Don't even have to think of any new year greetings to say cause I can't talk hahaha

Now I'm just nodding and shaking my head to my family hahaha

Laryngitis pros and cons lol

I have officially lost my voice for CNY. Lol.

Sad that I can't eat all my favourite foodddddd

Or maybe… 以毒攻毒?hehe

Feeling so sick this CNY eve that it really isn't funny

Was really so hard to work when I couldn't talk!!

Had two doctors tell me to take care and get well soon when I called for interventions lol

Reunion dinner today!

This will be my last CNY as a single person and that thought in itself is extremely bittersweet.

I've lived a very blessed life with so much love from my family and the greatest despair in my life is just my health (isn't that bad actually) and friendships (having a few good friends is enough)

So to say goodbye to just being my parent's princess is quite hard to say the least.

Just the thought of having to not put them first over my new family is hard enough

My daddy made braised duck with sea cucumber and it was so so so so awesome!

Already asked him for the recipe. I definitely have to learn!

And here are my parents, the people who love me the most and have taught me all things good

I'm so sick today with no voice and all and my mum lovingly served me food and peeled prawns and all that for me

If that isn't love, I don't know what is

Thank you God for blessing me with great parents!

And here is our little family of 4.5 ( including the cat)

Early morning shenanigans

So T came over for breakfast after he was done with night shift and I blearily crawled out of bed.

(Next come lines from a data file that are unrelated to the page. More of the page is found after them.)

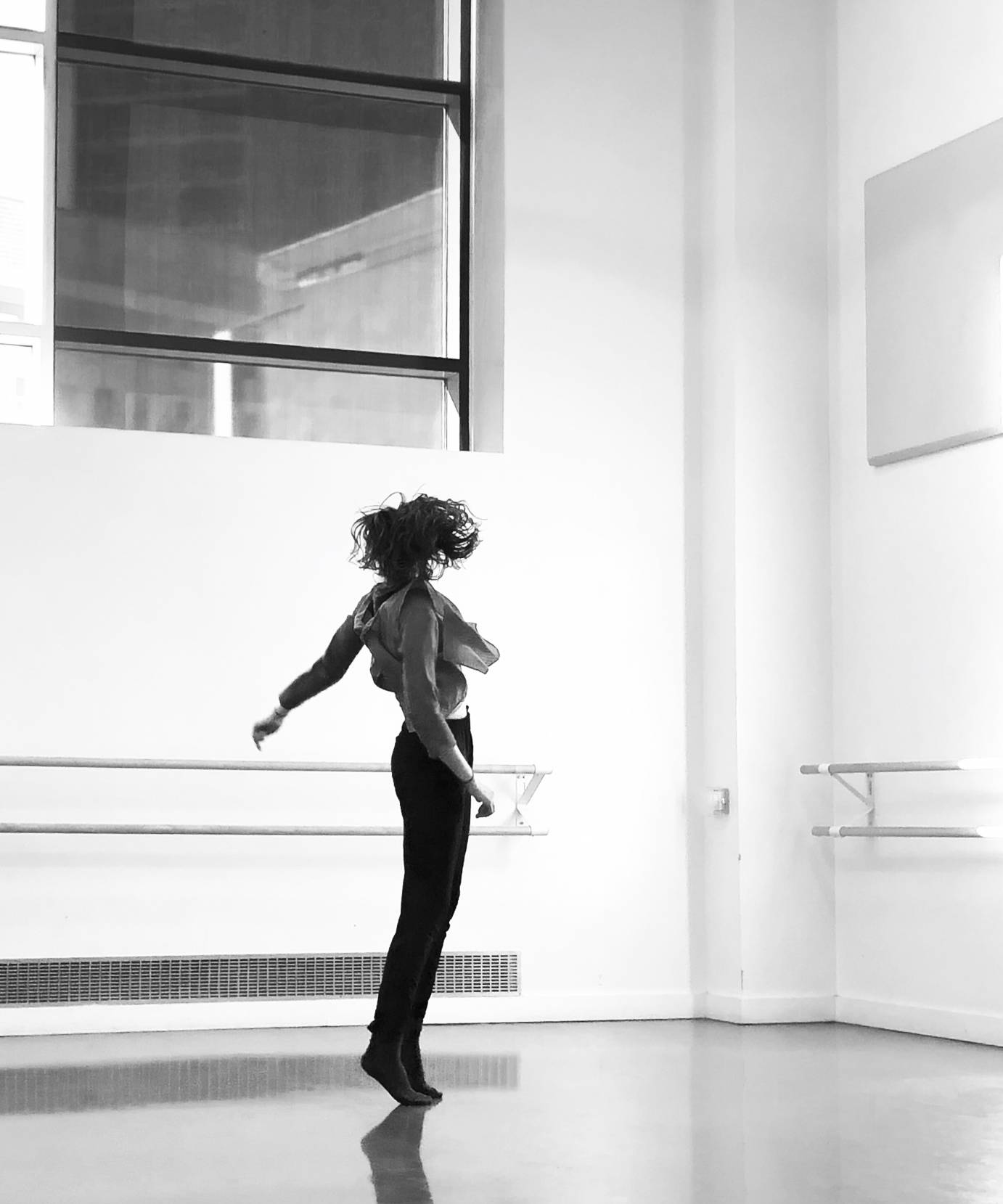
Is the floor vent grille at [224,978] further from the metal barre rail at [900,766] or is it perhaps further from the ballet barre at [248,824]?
the metal barre rail at [900,766]

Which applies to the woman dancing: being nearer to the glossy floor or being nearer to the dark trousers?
the dark trousers

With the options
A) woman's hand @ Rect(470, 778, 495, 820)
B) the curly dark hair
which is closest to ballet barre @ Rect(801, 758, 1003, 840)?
woman's hand @ Rect(470, 778, 495, 820)

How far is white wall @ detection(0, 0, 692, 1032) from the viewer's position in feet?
16.7

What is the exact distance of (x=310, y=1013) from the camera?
17.0 ft

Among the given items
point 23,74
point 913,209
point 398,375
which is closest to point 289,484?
point 398,375

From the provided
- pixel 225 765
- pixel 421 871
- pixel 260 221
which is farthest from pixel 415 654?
pixel 260 221

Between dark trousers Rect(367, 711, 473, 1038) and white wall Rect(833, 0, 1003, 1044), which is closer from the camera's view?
dark trousers Rect(367, 711, 473, 1038)

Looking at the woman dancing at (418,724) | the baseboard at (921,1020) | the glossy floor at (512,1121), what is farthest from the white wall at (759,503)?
the woman dancing at (418,724)

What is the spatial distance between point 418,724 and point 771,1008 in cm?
247

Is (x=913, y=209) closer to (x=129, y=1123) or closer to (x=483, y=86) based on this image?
(x=483, y=86)

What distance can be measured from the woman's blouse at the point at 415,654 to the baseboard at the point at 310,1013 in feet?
5.60

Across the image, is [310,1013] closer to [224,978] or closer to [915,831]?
[224,978]

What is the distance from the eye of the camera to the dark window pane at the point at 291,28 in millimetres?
5723

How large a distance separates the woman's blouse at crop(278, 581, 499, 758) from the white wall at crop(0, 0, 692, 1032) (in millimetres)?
1547
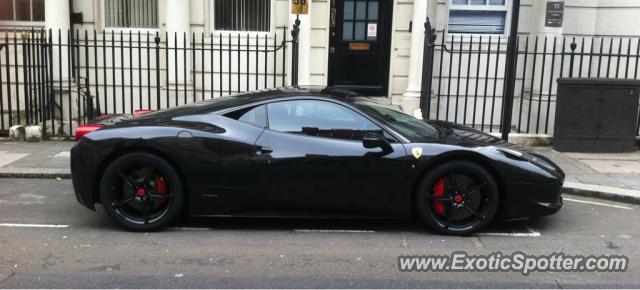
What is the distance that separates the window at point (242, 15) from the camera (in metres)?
11.0

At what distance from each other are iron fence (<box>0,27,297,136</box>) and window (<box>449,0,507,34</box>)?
3139 mm

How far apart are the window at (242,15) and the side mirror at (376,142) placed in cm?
634

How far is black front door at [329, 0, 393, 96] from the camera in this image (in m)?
10.8

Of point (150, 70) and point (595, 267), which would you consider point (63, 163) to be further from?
point (595, 267)

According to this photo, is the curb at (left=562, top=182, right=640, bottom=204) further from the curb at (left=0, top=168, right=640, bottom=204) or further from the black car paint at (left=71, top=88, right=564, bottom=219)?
the black car paint at (left=71, top=88, right=564, bottom=219)

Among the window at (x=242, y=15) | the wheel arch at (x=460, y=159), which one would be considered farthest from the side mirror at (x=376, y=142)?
the window at (x=242, y=15)

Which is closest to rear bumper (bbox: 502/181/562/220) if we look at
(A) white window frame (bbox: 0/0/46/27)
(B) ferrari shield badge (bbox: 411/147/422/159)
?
(B) ferrari shield badge (bbox: 411/147/422/159)

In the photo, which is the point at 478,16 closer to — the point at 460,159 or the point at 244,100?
the point at 460,159

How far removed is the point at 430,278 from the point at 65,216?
12.1 ft

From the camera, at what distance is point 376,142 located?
5180 millimetres

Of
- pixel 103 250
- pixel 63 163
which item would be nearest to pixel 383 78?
pixel 63 163

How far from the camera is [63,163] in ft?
26.3

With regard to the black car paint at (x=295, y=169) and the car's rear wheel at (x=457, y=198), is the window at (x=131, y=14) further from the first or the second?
the car's rear wheel at (x=457, y=198)

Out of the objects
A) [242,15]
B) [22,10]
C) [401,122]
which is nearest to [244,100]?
[401,122]
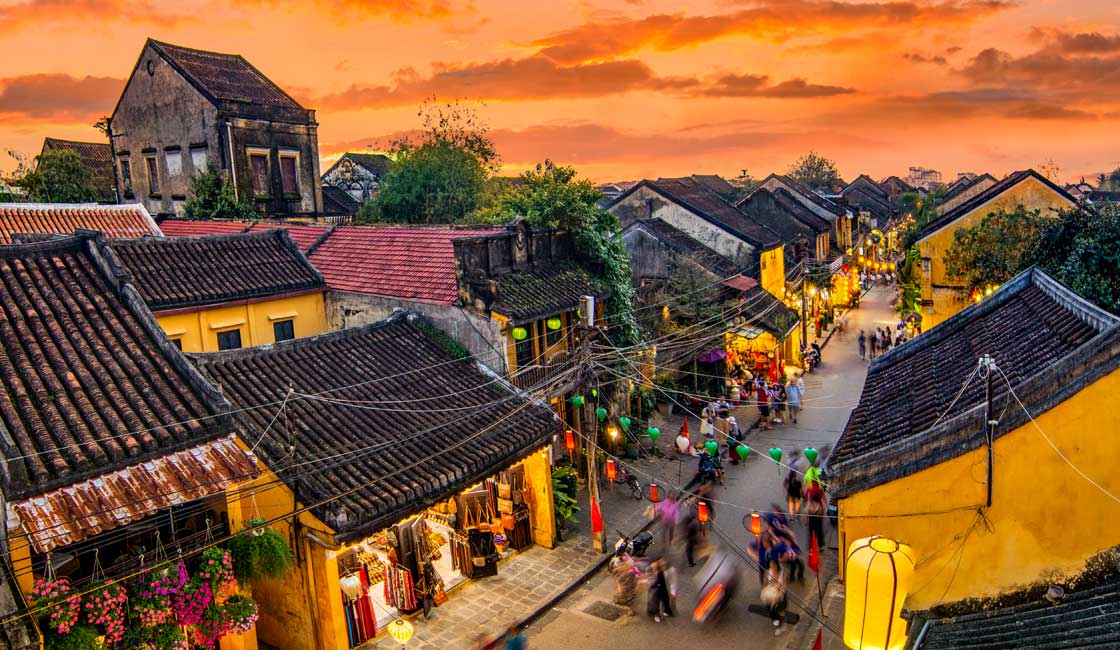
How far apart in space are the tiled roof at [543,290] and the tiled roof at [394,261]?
1.24 metres

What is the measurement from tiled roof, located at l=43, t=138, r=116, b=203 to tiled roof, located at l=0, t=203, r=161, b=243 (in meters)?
19.2

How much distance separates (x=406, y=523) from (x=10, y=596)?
6.77 meters

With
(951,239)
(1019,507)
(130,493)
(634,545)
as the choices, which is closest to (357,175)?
(951,239)

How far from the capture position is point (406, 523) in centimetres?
1367

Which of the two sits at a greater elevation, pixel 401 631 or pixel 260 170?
Answer: pixel 260 170

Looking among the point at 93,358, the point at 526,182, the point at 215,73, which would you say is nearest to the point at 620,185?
the point at 215,73

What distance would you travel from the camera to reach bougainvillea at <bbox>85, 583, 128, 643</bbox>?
802cm

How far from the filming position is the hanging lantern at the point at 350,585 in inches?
471

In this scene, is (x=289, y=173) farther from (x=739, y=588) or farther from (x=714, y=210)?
(x=739, y=588)

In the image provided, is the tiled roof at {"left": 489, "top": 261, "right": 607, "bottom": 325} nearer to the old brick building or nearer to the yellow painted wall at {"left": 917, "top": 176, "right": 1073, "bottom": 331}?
the yellow painted wall at {"left": 917, "top": 176, "right": 1073, "bottom": 331}

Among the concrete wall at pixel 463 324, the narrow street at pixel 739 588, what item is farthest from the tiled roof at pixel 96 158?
the narrow street at pixel 739 588

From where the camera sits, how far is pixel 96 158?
4078 centimetres

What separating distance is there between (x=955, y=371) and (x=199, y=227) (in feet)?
79.9

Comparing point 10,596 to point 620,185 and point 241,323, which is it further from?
point 620,185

I had already set 4 alarms but somehow switched them all off lol.

After sending him off I heard a voice saying "Go go go!"! I looked up and saw an old uncle on the second floor shouting at a pair of pigeons who were resting on the laundry he had hung out to dry 😅 and they were just ignoring him hahahaha

Ahhh… life in Singapore 😊

T had to help a colleague cover for night shift today cause she was distraught that her dog passed away so after reunion dinner with his family we headed back to the hospital where he worked and I worked on my presentation that's coming up soon

Really have hardly any inspiration to keep working on the presentation which is really so bad of me but ok I managed to work on 6 slides while I was there

That's not too bad I guess

Things haven't been going well in my personal life and on so many days and so many occasions I feel like throwing in the towel.

The feelings of despair, of insecurities and rejection are really so real.
Wanting so hard to belong but feeling like some one else has taken over your place is really such a shitty feeling and from the end of last year till now I feel that people are so selfish…

But what can you do when those people are your family?

When people make you feel like an outcast and don't belong

Not looking forward to CNY this year at all.

Or the next or whatever family gathering..

It's always hard isn't it? Having a new family to try to fit in to.